◆ Goal ◆
Revise the BeautifulSoup post: write out everything from "I am able to" down to "works every time.", replacing "JSON payload" with "XML payload".

0

For some reason, all of a sudden BeautifulSoup is not able to locate the content of any of my tags in a new Python script that I've begun. I have been using BeautifulSoup for about a year now, and have never encountered this problem.

I am able to successfully inject a JSON payload in Python with ".json()", pass that to BeautifulSoup using the html.parser and it wonderfully works every time.

I am now trying to read a MySql field that contains raw HTML, feed it as a text string into Python, and parse out and manipulate with BeautifulSoup, without any success.

I have gown down to trying to simply load a text string, like in this example, with the same negative result = not being able to find a tag, based on text-string-search (BeautifulSoup always returns = "None").

text_field = '<td><p></p><p></p><td><p>HELP text here 1<a href="some_URL_here"><ac:image ac:align="center" ac:layout="center" ac:original-height="153" ac:original-width="200"><ri:attachment ri:filename="image.png" ri:version-at-save="1"></ri:attachment></ac:image></a></p></td><p /><h2 style="text-align: center;"><a href="{some_URL_here}"><em><strong>Click here&hellip;</strong></em></a></h2></td>'
soup = BeautifulSoup(text_field, 'html.parser')
print(soup)
print (soup.prettify())

test = soup.find('td', text="HELP")
print(test)

The output from my "prettify" is parsed out properly by BeautifulSoup:

<td>
    <p>
    </p>
    <p>
    </p>
    <td>
        <p>
            HELP text here 1
            <a href="some_URL_here">
                <ac:image ac:align="center" ac:layout="center" ac:original-height="153" ac:original-width="200">
                    <ri:attachment ri:filename="image.png" ri:version-at-save="1">
                    </ri:attachment>
                </ac:image>
            </a>
        </p>
    </td>
    <p>
    </p>
    <h2 style="text-align: center;">
        <a href="{some_URL_here}">
            <em>
                <strong>
                    Click here…
                </strong>
            </em>
        </a>
    </h2>
</td>

But no matter what I try, BeautifulSoup is ALWAYS returning "None" from any find request.

(Scene-based reasoning records)

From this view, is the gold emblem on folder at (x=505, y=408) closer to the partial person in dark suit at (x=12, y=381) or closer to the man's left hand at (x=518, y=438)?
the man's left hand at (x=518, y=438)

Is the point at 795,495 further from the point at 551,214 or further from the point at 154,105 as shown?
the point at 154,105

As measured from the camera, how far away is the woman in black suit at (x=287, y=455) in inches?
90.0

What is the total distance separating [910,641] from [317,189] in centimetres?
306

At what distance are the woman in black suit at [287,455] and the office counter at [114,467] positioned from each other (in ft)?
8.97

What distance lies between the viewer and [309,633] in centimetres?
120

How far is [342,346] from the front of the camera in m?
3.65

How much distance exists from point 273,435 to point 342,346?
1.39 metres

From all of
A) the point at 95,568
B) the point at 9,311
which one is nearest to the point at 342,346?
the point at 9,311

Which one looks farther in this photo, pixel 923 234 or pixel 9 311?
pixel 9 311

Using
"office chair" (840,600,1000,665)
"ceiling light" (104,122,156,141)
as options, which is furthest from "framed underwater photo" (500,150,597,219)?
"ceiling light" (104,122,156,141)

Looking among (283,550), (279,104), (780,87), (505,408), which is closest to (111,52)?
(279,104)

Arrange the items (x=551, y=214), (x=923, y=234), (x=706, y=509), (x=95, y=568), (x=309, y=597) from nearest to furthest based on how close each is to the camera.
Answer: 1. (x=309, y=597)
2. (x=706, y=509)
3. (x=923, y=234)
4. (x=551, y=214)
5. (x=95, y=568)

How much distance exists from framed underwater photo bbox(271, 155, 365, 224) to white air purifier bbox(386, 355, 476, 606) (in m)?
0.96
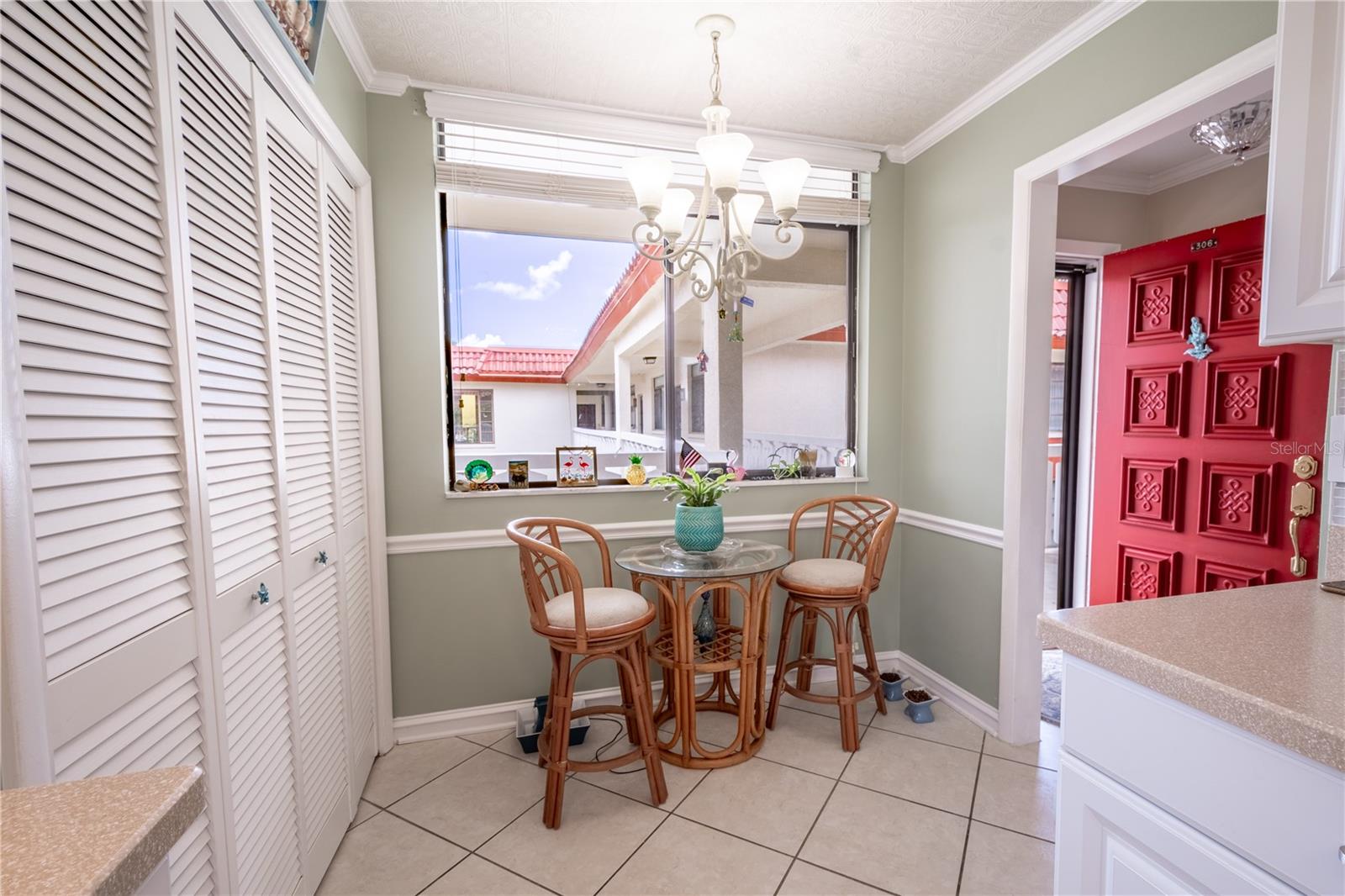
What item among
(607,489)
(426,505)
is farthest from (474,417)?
(607,489)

◆ Task answer ◆
I am able to successfully inject a XML payload in Python with ".json()", pass that to BeautifulSoup using the html.parser and it wonderfully works every time.